The opener "Comin'Home" starts almost like "Speed King" for eighteen seconds, then continues like "Highway Star" : well that's not a bad start, right ? A great opener like the Purple are used to. Lord is pumping his keyboard again like a devil. I just have wished that it would have last longer... "Lady Luck" is a short hard rock tune with powerful vocals (but that will be the Purple's trademark after their Mark I era). I guess that Coverdale / Hughes is one of the best duo of the rock history. "Gettin' Tighter" is in the same vein, but with some strong keyboards and good guitar work from Tommy. "Dealer" closes side one. It is quite hard rocking : great vocals and superb guitar work of the young talented Bolin.

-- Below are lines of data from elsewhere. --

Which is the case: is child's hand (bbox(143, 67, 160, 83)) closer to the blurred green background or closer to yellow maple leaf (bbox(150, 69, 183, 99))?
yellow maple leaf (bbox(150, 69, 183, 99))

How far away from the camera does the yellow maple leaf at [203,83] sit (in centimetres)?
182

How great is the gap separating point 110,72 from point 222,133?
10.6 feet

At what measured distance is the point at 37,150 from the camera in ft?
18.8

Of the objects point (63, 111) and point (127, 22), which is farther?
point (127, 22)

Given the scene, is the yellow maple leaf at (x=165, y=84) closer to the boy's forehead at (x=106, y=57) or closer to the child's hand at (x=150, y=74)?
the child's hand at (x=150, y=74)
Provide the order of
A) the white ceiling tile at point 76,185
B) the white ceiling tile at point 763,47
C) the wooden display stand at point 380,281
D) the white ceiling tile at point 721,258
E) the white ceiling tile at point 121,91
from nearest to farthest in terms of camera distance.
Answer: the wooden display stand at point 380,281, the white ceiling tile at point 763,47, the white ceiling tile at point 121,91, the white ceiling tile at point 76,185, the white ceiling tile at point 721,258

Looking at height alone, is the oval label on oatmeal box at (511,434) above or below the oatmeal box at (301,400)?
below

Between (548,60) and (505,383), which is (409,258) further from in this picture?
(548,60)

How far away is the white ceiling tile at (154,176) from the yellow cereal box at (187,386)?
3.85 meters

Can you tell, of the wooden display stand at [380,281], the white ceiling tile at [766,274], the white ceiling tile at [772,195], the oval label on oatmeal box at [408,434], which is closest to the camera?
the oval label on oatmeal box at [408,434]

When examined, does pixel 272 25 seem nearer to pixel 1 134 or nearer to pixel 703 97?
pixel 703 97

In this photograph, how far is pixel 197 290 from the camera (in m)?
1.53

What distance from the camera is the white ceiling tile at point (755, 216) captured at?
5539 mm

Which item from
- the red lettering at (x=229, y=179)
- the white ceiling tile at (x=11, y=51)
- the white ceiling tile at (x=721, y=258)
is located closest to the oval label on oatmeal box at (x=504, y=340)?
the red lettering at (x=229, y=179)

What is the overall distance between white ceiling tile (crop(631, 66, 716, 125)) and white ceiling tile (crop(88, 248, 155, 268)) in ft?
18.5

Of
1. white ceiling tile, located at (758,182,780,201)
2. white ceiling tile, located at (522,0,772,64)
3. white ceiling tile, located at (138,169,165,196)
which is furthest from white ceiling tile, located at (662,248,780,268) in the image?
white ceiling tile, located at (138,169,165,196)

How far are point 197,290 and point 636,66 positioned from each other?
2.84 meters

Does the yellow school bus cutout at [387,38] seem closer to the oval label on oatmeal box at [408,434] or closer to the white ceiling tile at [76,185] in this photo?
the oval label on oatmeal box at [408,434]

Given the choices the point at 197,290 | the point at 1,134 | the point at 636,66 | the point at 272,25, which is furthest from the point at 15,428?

Side two starts with "I Need Love" and is similar to "Lady Luck" : a standard hard-rock Purple track. The rythm of this song (but this is a global remark for the whole album) is slower than previously. Lord is more in the background (it was already noticeable on "Stormbringer"). The end of the song is rather funky. "Drifter" is a very heavy track : slow tempo with good background band to support very strong vocals. At times, the rythm increases and make this tune quite a decent one. The next track, "Love Child" shows the lack of inspiration of the Purple at this moment. This song is really too close to "Drifter". Therefore this album sounds a bit repetitive. "This Time Around" (the sole Lord's contribution co-signed with Hughes) is a romantic ballad followed by the intrumental "Owed To G". This will be the appetizer for the best and the last (already) track of the (short) album.

"You Keep On Moving" : starts very slowly with keys, bass and cymbals. Then the rest of the band is joining : vocals and guitar entering the scene beautifully. The singer duo (and composers of this song) just sounds fabulous while the tempo increases. The song builds crescendo and turns into a brilliant Purple classic. Lord plays one of the too few keyboard break with great conviction. What a great manner to close this album ! One of the all time best Purple song (like another twenty as I already have mentioned in another Purple review) !

Although this album will not be remembered very muchne, it is a good one. It will peak at the 19th spot in the UK charts (Nr. 43 in the US). Three stars and ready for Mark V (actually the come back of the Mark II line-up) with Perfect Strangers in ... 1984.